How to strengthen the bond between parents and children, in 6 key points
The simple fact of having offspring does not bring about love between these two generations.
Although we often forget it, love goes far beyond couple relationships. The affective bond that unites fathers and mothers with their sons and daughters is usually one of the strongest that exists. Fathers and mothers can make sacrifices for the well-being of their young (or not so young) children.
However, the simple fact of having offspring and forming a new family does not guarantee that the emotional relationships between the two generations of the family will always be strong, or that they will be stable and of good quality. Problems between parents and children are more frequent than we imagine.It is important to keep in mind that this is due to poor relationship management: something that can be avoided.
Here are some guidelines on how to make the parent-child relationship healthy and, if they exist, old resentments and grudges and that, if they exist, old grudges and resentments are left in the past. No conflict has to last forever.
How to strengthen the relationship between parents and children
In the relations of affection that are established between fathers, mothers and children a small change of attitude can do that angers and conflicts that seemed enquistados begin to disappear to a surprising speed.
Even if what there is is not resentment but indifference, it is perfectly possible to reconnect with the child.it is perfectly possible to reconnect with younger children by inviting them to engage in meaningful conversations and expressions of affection. Let's see how.
1. Go for physical contact
Although we often forget it, a good part of the relationships are established through physical contact: kisses, hugs, caresses... That is why it is good to promote them in parent-child relationships, as long as they are unplanned and arise spontaneously.. This advice consists not so much in "implanting" hugs, but in not repressing them.
2. Avoid interrogations
One of the techniques used by parents to try to establish communication with their children is to pose a succession of questions, which are usually answered tersely or with monosyllables by the youngsters, until they get tired and react angrily. This is a tactic to be avoided, as it is usually not effective in is often ineffective in creating a flowing dialogue..

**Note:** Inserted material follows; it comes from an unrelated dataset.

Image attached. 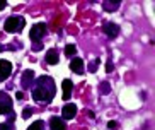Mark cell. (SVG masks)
Returning <instances> with one entry per match:
<instances>
[{"mask_svg":"<svg viewBox=\"0 0 155 130\" xmlns=\"http://www.w3.org/2000/svg\"><path fill=\"white\" fill-rule=\"evenodd\" d=\"M12 74V63L9 60H0V82H4Z\"/></svg>","mask_w":155,"mask_h":130,"instance_id":"4","label":"cell"},{"mask_svg":"<svg viewBox=\"0 0 155 130\" xmlns=\"http://www.w3.org/2000/svg\"><path fill=\"white\" fill-rule=\"evenodd\" d=\"M26 26V21L21 15H10L7 21H5V31L7 32H17Z\"/></svg>","mask_w":155,"mask_h":130,"instance_id":"1","label":"cell"},{"mask_svg":"<svg viewBox=\"0 0 155 130\" xmlns=\"http://www.w3.org/2000/svg\"><path fill=\"white\" fill-rule=\"evenodd\" d=\"M102 31H104L109 38H116L119 34V26L118 24H114V22H104Z\"/></svg>","mask_w":155,"mask_h":130,"instance_id":"5","label":"cell"},{"mask_svg":"<svg viewBox=\"0 0 155 130\" xmlns=\"http://www.w3.org/2000/svg\"><path fill=\"white\" fill-rule=\"evenodd\" d=\"M46 63H50V65L58 63V53H56V50H48L46 51Z\"/></svg>","mask_w":155,"mask_h":130,"instance_id":"10","label":"cell"},{"mask_svg":"<svg viewBox=\"0 0 155 130\" xmlns=\"http://www.w3.org/2000/svg\"><path fill=\"white\" fill-rule=\"evenodd\" d=\"M75 53H77V46H75V45H72V43H70V45H67V46H65V55H67V56H73Z\"/></svg>","mask_w":155,"mask_h":130,"instance_id":"12","label":"cell"},{"mask_svg":"<svg viewBox=\"0 0 155 130\" xmlns=\"http://www.w3.org/2000/svg\"><path fill=\"white\" fill-rule=\"evenodd\" d=\"M28 130H45V121H41V120L32 121V125H29Z\"/></svg>","mask_w":155,"mask_h":130,"instance_id":"11","label":"cell"},{"mask_svg":"<svg viewBox=\"0 0 155 130\" xmlns=\"http://www.w3.org/2000/svg\"><path fill=\"white\" fill-rule=\"evenodd\" d=\"M31 115H32V110H31V108H26V110L22 111V118H29Z\"/></svg>","mask_w":155,"mask_h":130,"instance_id":"16","label":"cell"},{"mask_svg":"<svg viewBox=\"0 0 155 130\" xmlns=\"http://www.w3.org/2000/svg\"><path fill=\"white\" fill-rule=\"evenodd\" d=\"M15 98H17V99H22V98H24V94L21 93V91H17V93H15Z\"/></svg>","mask_w":155,"mask_h":130,"instance_id":"21","label":"cell"},{"mask_svg":"<svg viewBox=\"0 0 155 130\" xmlns=\"http://www.w3.org/2000/svg\"><path fill=\"white\" fill-rule=\"evenodd\" d=\"M113 69H114V67H113V62L107 60V62H106V72L109 74V72H113Z\"/></svg>","mask_w":155,"mask_h":130,"instance_id":"17","label":"cell"},{"mask_svg":"<svg viewBox=\"0 0 155 130\" xmlns=\"http://www.w3.org/2000/svg\"><path fill=\"white\" fill-rule=\"evenodd\" d=\"M70 70L75 74H84V60L82 58H73L70 62Z\"/></svg>","mask_w":155,"mask_h":130,"instance_id":"8","label":"cell"},{"mask_svg":"<svg viewBox=\"0 0 155 130\" xmlns=\"http://www.w3.org/2000/svg\"><path fill=\"white\" fill-rule=\"evenodd\" d=\"M32 77H34V72H32V70H26V72H24V86H28V82Z\"/></svg>","mask_w":155,"mask_h":130,"instance_id":"13","label":"cell"},{"mask_svg":"<svg viewBox=\"0 0 155 130\" xmlns=\"http://www.w3.org/2000/svg\"><path fill=\"white\" fill-rule=\"evenodd\" d=\"M45 34H46V24L45 22H36L31 28V31H29V38H31V41H39Z\"/></svg>","mask_w":155,"mask_h":130,"instance_id":"2","label":"cell"},{"mask_svg":"<svg viewBox=\"0 0 155 130\" xmlns=\"http://www.w3.org/2000/svg\"><path fill=\"white\" fill-rule=\"evenodd\" d=\"M109 91H111V86L107 82H101V93L102 94H109Z\"/></svg>","mask_w":155,"mask_h":130,"instance_id":"14","label":"cell"},{"mask_svg":"<svg viewBox=\"0 0 155 130\" xmlns=\"http://www.w3.org/2000/svg\"><path fill=\"white\" fill-rule=\"evenodd\" d=\"M99 62H101V60H94V62L91 63V67H89V70H91V72H96V70H97V65H99Z\"/></svg>","mask_w":155,"mask_h":130,"instance_id":"15","label":"cell"},{"mask_svg":"<svg viewBox=\"0 0 155 130\" xmlns=\"http://www.w3.org/2000/svg\"><path fill=\"white\" fill-rule=\"evenodd\" d=\"M0 130H14L10 127V123H0Z\"/></svg>","mask_w":155,"mask_h":130,"instance_id":"18","label":"cell"},{"mask_svg":"<svg viewBox=\"0 0 155 130\" xmlns=\"http://www.w3.org/2000/svg\"><path fill=\"white\" fill-rule=\"evenodd\" d=\"M0 51H2V45H0Z\"/></svg>","mask_w":155,"mask_h":130,"instance_id":"22","label":"cell"},{"mask_svg":"<svg viewBox=\"0 0 155 130\" xmlns=\"http://www.w3.org/2000/svg\"><path fill=\"white\" fill-rule=\"evenodd\" d=\"M75 115H77L75 104H65L63 110H61V118H65V120H72V118H75Z\"/></svg>","mask_w":155,"mask_h":130,"instance_id":"6","label":"cell"},{"mask_svg":"<svg viewBox=\"0 0 155 130\" xmlns=\"http://www.w3.org/2000/svg\"><path fill=\"white\" fill-rule=\"evenodd\" d=\"M50 127H51V130H67L65 121L60 120L58 116H53V118L50 120Z\"/></svg>","mask_w":155,"mask_h":130,"instance_id":"9","label":"cell"},{"mask_svg":"<svg viewBox=\"0 0 155 130\" xmlns=\"http://www.w3.org/2000/svg\"><path fill=\"white\" fill-rule=\"evenodd\" d=\"M12 111V101L10 98L5 93H0V115H5V113Z\"/></svg>","mask_w":155,"mask_h":130,"instance_id":"3","label":"cell"},{"mask_svg":"<svg viewBox=\"0 0 155 130\" xmlns=\"http://www.w3.org/2000/svg\"><path fill=\"white\" fill-rule=\"evenodd\" d=\"M5 7H7V2H5V0H0V10L5 9Z\"/></svg>","mask_w":155,"mask_h":130,"instance_id":"20","label":"cell"},{"mask_svg":"<svg viewBox=\"0 0 155 130\" xmlns=\"http://www.w3.org/2000/svg\"><path fill=\"white\" fill-rule=\"evenodd\" d=\"M107 128H118V123H116V121H109V123H107Z\"/></svg>","mask_w":155,"mask_h":130,"instance_id":"19","label":"cell"},{"mask_svg":"<svg viewBox=\"0 0 155 130\" xmlns=\"http://www.w3.org/2000/svg\"><path fill=\"white\" fill-rule=\"evenodd\" d=\"M61 89H63V99L65 101H68L70 98H72V91H73V82L70 79H65L61 82Z\"/></svg>","mask_w":155,"mask_h":130,"instance_id":"7","label":"cell"}]
</instances>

Instead, it is much better to go for meaningful dialogue. If it is difficult to capture the attention of the son or daughter, it is better to assume that and not force them from the beginning to have to think about what they are going to say in response to the questions (this usually overwhelms those who are not willing to be very involved in an interaction).
How to do this? By speaking honestly about a topic that the young person may be interested in discussing. To do this, it is good to remember that form is more important than content (you can do a monologue on almost any topic, for example).

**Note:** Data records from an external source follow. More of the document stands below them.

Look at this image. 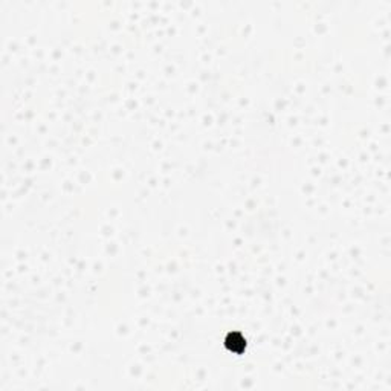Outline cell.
I'll list each match as a JSON object with an SVG mask.
<instances>
[{
    "instance_id": "6da1fadb",
    "label": "cell",
    "mask_w": 391,
    "mask_h": 391,
    "mask_svg": "<svg viewBox=\"0 0 391 391\" xmlns=\"http://www.w3.org/2000/svg\"><path fill=\"white\" fill-rule=\"evenodd\" d=\"M226 344L231 348V351H236L239 354H242L246 350V339H243V336L239 332L230 333V336L226 339Z\"/></svg>"
}]
</instances>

In this case, what makes what is said interesting is the fact of expressing from the beginning that it is an honest, personal and intimate reflection on what is being talked about. Printing this layer of intimacy in the message will easily awaken empathy in the person who, after all, is our son or daughter.
3. Manage schedules
Often, the weakening of the bond between parents and children is caused by a bad schedule. All relationships depend on practice, not theory, and if you don't share time together, being the "parent of" and the "child of" counts for more.If you don't share time together, the fact of being "parent of" and "child of" counts for very little. It is necessary to make the schedule have a sufficient amount of time to make family life.

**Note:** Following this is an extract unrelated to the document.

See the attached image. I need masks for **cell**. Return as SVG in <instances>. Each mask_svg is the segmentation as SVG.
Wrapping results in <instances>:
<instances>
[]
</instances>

4. Take an interest in their world
Many parents assume that it is impossible to understand anything that belongs to their children's generation. This, besides being a mistake in terms of family relationships, is totally false and is not supported by any side. Why would an adult be incapable of informing himself and understanding minimally what are the interests and references of his children? interests and referents of their children? What there are, many times, are simple excuses for not having to face this task.
If our daughter is interested in mountaineering, for example, we don't necessarily have to be, but we should understand what aspects of this activity make it stimulating, and in what way. In this way it is much easier to understand their world and their priorities and, of course, to empathize with them..
So, the next time you talk about something that interests you, adopt active listening and plan to really learn.
5. Keep the Smartphone away
Smartphones and tablets are very useful devices in many ways, but in face-to-face relationships they are distractors that wreak havoc on the quality of interaction. That's why any parent who wants to share quality time with his or her children should specifically see to it that these elements stay away when it's time to talk and share pleasant moments together. and sharing pleasant moments together.
6. Show willingness
If you want to make the bond with your son or daughter grow stronger, show it by taking the first steps, even if sometimes your pride or stubbornness will push you back. Yes, it can go wrong, and yes, this gesture of rapprochement may not be reciprocated.But it is important to be clear that this step is indispensable and that, at the end of the day, nothing relevant is at stake in case of rejection.